## TEXT PASSAGE
_ _ _ _ _ _ _

How to say no if you want to

Many teenagers are under a lot of peer pressure to explore their sexuality. Not only from friends, but often also from a girlfriend or boyfriend who is keen to go all the way.

Many teenagers are under a lot of peer pressure to explore their sexuality. This pressure comes not only from friends, but often also from a girlfriend or boyfriend who is keen to go all the way.

Having sex is a serious decision to make, despite how easy TV and movies make it look. Movies don't show the relationship problems that are sometimes caused, the impact of early sex on your body and possible unplanned for consequences – like pregnancy. One in every three babies born in the Western Cape is born to a mother under the age of eighteen - this is a very real problem in South African society.

If you feel you're under pressure, here are some possible answers you can give if you feel you are not ready to get involved on this level:

Her: But everybody’s doing it.
Him: Everybody’s not doing it. A lot of people decide to wait, or pretend to be sexually active to impress their friends.

Him: If you loved me, you would have sex with me.
Her: If you loved me, you wouldn’t expect me to do something I don’t feel comfortable with.

Him: I won’t have sex with a condom.
Her: Well, I won’t have sex without a condom.

Him: I’ll die if I don’t have sex.

_ _ _ _ _ _ _

## INSTRUCTION 1
In the text on saying no, how many babies born in the Western Cape are born to a mother under the age of eighteen?
## INSTRUCTION 2
Say whether each statement agrees with the text on saying no, answering yes or no and quoting the deciding words: (a) The pressure on teenagers can come from a girlfriend or boyfriend. (b) Movies show the relationship problems that sex sometimes causes. (c) The suggested reply to the claim that everybody is doing it says some people pretend to be sexually active.
## INSTRUCTION 3
Go on with the text on saying no from the point where it stops.

## INPUT DATA
_ _ _ _ _ _ _

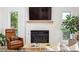 Cozy living room with fireplace, flat screen television, and comfortable seating at 2844 Quitman St, Denver, CO 80212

_ _ _ _ _ _ _

## EXPECTED ANSWER 1
One in every three.

## EXPECTED ANSWER 2
(a) Yes: "but often also from a girlfriend or boyfriend who is keen to go all the way"
(b) No: "Movies don't show the relationship problems that are sometimes caused"
(c) Yes: "or pretend to be sexually active to impress their friends"

## EXPECTED ANSWER 3
She : No, you won’t. Sex is nice, but it won’t kill you if you don’t have it. Many people live for years without having sex.

Her: No-one will ever know.
Him: I’ll know and that is enough. Besides I don’t want to do anything that must be kept a secret.

Him: You cannot get pregnant the first time.
Her: Oh yes, I can. Many girls have fallen pregnant when having sex for the first time.

Him: If you won’t have sex with me, I am going to leave you and find someone who will.
Her : Well, if that is all that this relationship is about to you, I’ll be better off without you.

Her: It’s my right to have sex.
Him: And it is my right not to have sex.

Her: You don’t care about my needs.
Him: You don’t seem to care about my feelings, if you are happy to let me do something I might be unhappy about afterwards.

Him: So, you are not interested in sex. Maybe there is something wrong with you.
Her: Of course I am interested in sex. But it won’t feel right for me to do it now with you.